Source extract Start Marker

Showing posts with label Northland. Show all posts
Showing posts with label Northland. Show all posts

Monday, January 20, 2014

If Superheroes Joined Northland Societies

Ah, remember the old days when Northland had societies you had to join, and, like, some of us got really dedicated and wound up as officers because no one else would run?  Yeah, I miss societies.  In fact, thinking of societies reminds me of that one time my friend Sarah and I placed every superhero we could think of in societies at Northland.

So, in order for this to be realistic (because superheroes at Bible college is so realistic), three things must be kept in mind:
1.  All stereotypes of societies are taken from the years 2008-2011, when I was at Northland.  (Yes, I stereotyped your society.)
2.  Superheroes were not allowed to use their powers during society rush.
3.  I didn't bother to make everything equal.  Just whoever it best in a society, was stuck there.  I did try to make sure every society, or at least one half of the society, was covered.

So, in alphabetic order (and a few supervillains sneaked in):

Aquaman--Dreisbach.  He's virtually useless, kind of like Dreisbach.  (And I just lost the Dreisbachs, but I promise you, you do get some cool ones.)
Batman--Brainerd.  He's really a toss up between Carey and Brainerd, and I like to imagine he basically wound up in Brainerd because Carey is full.
Black Widow--Judson.  She and Hawkeye totally coordinated their society choices.
Captain America--Spurgeon.  Just, yes, Captain America is a total Spurgeon.
Cyclops--Carey.  He's kind of one of those more borderline Carey guys though, where you're not quite sure why they're in Carey, but you can't imagine them anywhere else.
Deadpool--Brainerd.  But really, I can also imagine him paying $50 every semester to switch societies so he doesn't stay allied with one group for too long.  But, really, he'd so join Brainerd to start off with.
Elastigirl--Carmichael.  Joined it because of where Mr. Incredible went.
Flash--Carey.  Because he's red.
Frozone--Carey.  He and Mr. Incredible are best friends, so they would join the same society.
Green Lantern--Champlin.  Basically, because he's green, and I don't know much about him.  Kind of like Champlin.
Hawkeye--Judson.  He and the Black Widow totally coordinated their society choices.
Human Torch--Carey.  Because wasn't y'all's mascot like the Flames or something?  Yeah, he'd totally join.
Incredible Hulk--Champlin.  Once again, the whole green thing.  Also, he totally accidentally Hulked out during Rush, which got him held back until he was calmed down.
Invisible Woman--Slessor.  She and Mr. Fantastic totally chose their societies together.
Iron Man--Carey.  Once again, this is a close call between Carey or Dreisbach, but the suit is red, so he's in Carey.

Source extract End Marker

What you will do:
• 1. Answer these questions about the superhero societies post:
(a) During which years was the writer at Northland?
(b) Which society does Captain America join?
(c) What reason is given for putting the Flash in Carey?
• 2. Continue the superhero societies post, keeping its alphabetical list and joking tone.
The rows that come next have no connection to the superhero societies post.

Data to examine Start Marker

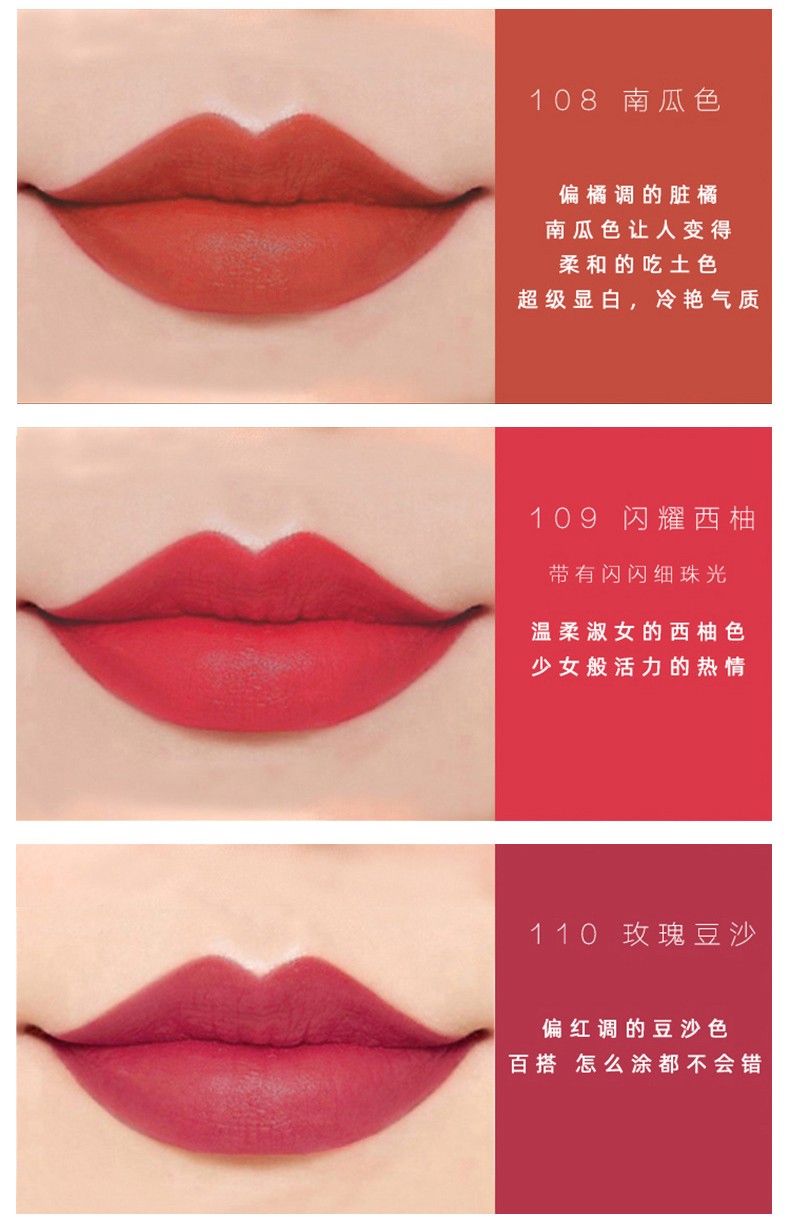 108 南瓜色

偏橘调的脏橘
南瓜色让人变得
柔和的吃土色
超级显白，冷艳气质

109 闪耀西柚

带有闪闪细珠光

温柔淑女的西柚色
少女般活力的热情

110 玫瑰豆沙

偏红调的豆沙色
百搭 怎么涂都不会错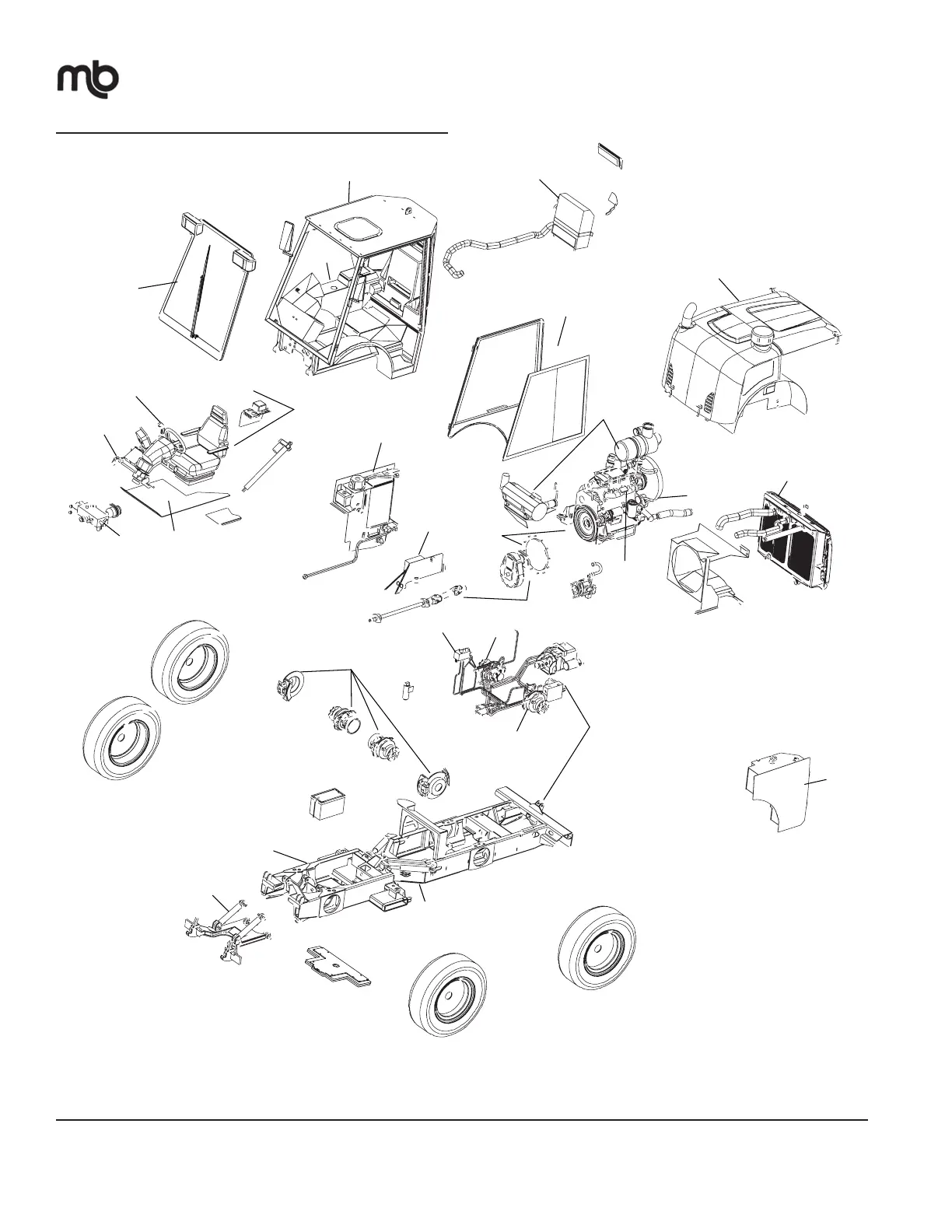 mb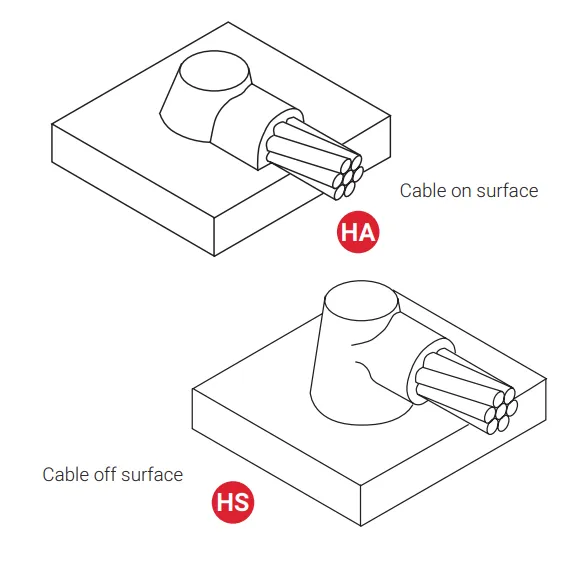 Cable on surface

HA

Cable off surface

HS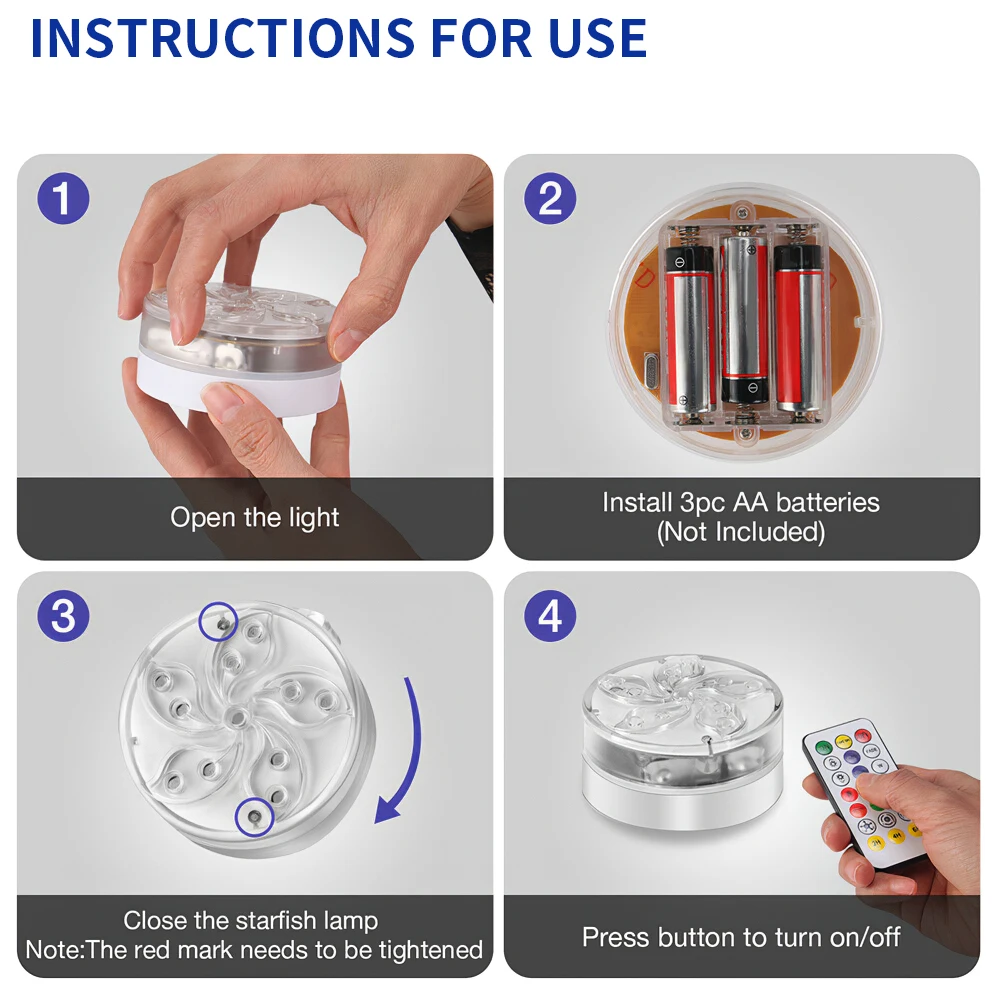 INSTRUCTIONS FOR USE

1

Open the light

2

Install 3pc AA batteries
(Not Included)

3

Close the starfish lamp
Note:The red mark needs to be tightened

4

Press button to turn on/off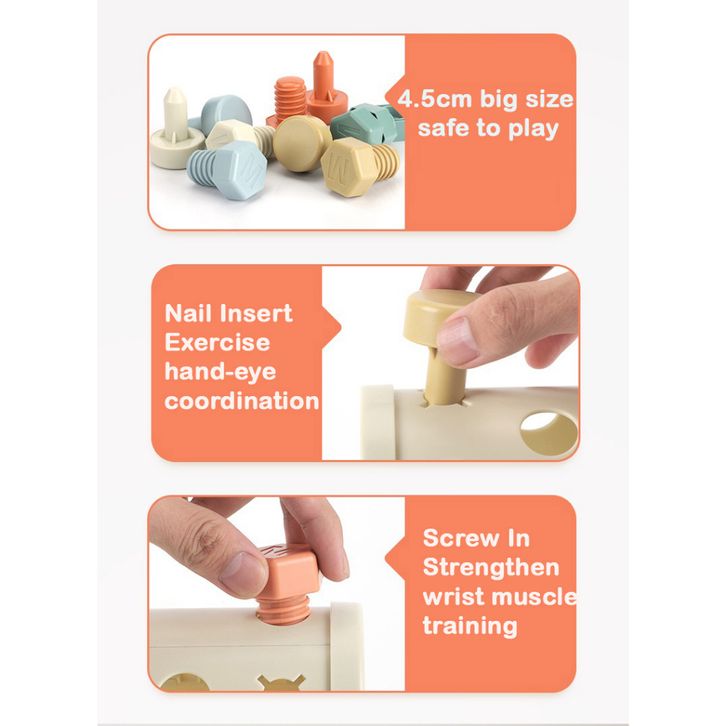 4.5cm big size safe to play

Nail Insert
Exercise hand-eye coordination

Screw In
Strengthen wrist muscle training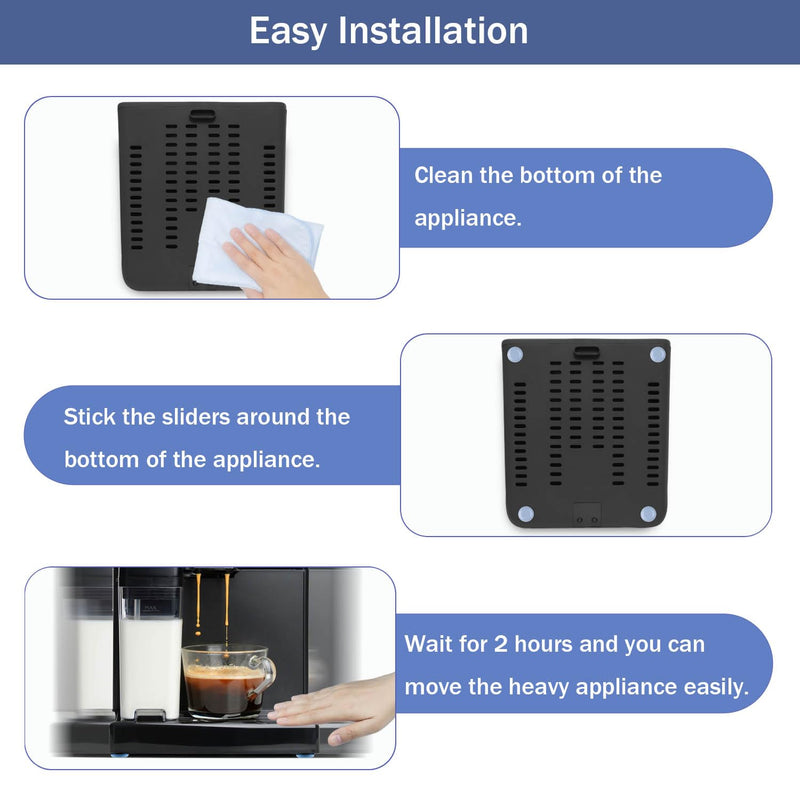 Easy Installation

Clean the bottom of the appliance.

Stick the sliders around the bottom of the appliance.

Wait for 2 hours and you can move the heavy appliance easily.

Data to examine End Marker

Your responses:
• 1.
(a) 2008-2011.
(b) Spurgeon.
(c) He's red.

• 2.
Jean Grey--Dreisbach.  She was basically placed here out of gratitude for Sarah granting me someone to my society.
Loki--Carey.  He totally broke the "no powers" rule and jumped to the front of the line, being the first to sign up for Carey.
Magneto--Brainerd.  Get it?  Join the Brotherhood.
Mr. Fantasic--Brainerd.  He and Invisible Woman totally chose their societies together.
Mr. Incredible--Carey.  Joined it because of where Elastigirl went.
Mystique--Slessor.  They're totally going to hate me for this.
Professor X--Spurgeon.  Just, yes.  He totally was in this.
Spider-Man--Carey.  But he's totally one of those Carey guys you wonder why they didn't end up in Spurgeon.
Storm--Carmichael.  Quite honestly, she was kind of hard to place, but I think she'd ultimately choose Carmichael.
Superman--Spurgeon.  Once again, no thought was put into this.  He would join Spurgeon.
The Thing--Dreisbach.  I don't know why.  Just, Dreisbach.
Thor--Dreisbach.  This was a tough choice, but I think Thor would spend too much time asking questions about what societies are and wind up at the back of the line, forcing him into Dreisbach.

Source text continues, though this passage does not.